Dr. Navdeep Tangri & Helen Yeh Shares Insights from the Data Presented at ASN Kidney Week 2022 on the Importance of Earlier Screening & Diagnosis of Chronic Kidney Disease
Shots:
- Dr. Navdeep spoke about the data presented at the ASN Kidney Week 2022 emphasizing on the urgent need for early screening of chronic kidney disease
- Helen Yeh talked about the treatment of CKD with Farxiga. She also focused on the patient support programs by AstraZeneca for the early diagnosis and screening of patients
- The interview gives a profound understanding of Astrazeneca’s vision to advance its CVRM portfolio
Smriti: Let's start by discussing the epidemiology, risk factors, and prevention methods of chronic kidney disease.
Navdeep Tangri: CKD is common and affects 850 million people worldwide, and leads to considerable morbidity and health care costs. Diabetes and Hypertension are the two main risk factors for CKD, and screening with albuminuria in high-risk populations can lead to early intervention which can slow CKD progression and prevent dialysis.
Smriti: Shed some light on the data presented at the ASN Kidney Week 2022 focusing on earlier screening and diagnosis of chronic kidney disease (CKD)
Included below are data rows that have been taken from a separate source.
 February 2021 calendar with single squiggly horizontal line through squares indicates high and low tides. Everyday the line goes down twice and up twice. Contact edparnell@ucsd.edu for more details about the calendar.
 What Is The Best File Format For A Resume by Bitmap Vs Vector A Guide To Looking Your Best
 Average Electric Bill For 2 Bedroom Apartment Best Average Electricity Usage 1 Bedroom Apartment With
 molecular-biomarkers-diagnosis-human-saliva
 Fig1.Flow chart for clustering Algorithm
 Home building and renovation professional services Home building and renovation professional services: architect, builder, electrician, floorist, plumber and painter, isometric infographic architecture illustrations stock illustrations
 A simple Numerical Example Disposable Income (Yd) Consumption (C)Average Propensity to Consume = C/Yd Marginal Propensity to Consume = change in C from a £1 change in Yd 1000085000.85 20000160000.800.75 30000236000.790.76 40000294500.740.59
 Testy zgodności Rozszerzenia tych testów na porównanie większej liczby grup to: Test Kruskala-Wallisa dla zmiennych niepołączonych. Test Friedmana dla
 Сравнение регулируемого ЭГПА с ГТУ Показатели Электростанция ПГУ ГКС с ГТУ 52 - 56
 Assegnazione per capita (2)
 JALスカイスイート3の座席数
Navdeep Tangri: The REVEAL-CKD trial focused on the diagnosis of CKD by a physician – when does it occur, how does it occur, and what are the implications of making the diagnosis. In a representative population of US adults, we found that diagnosis does not occur nearly half the time, and there is considerable diagnostic delay. More importantly, when it does happen, it leads to meaningful improvements in quality of CKD care, prescribing of disease modifying therapy, and is associated with a slowing of CKD progression.
Smriti: Please let us know the importance of early diagnosis of CKD. Do you think that early diagnosis can decline the growth rate of this disease?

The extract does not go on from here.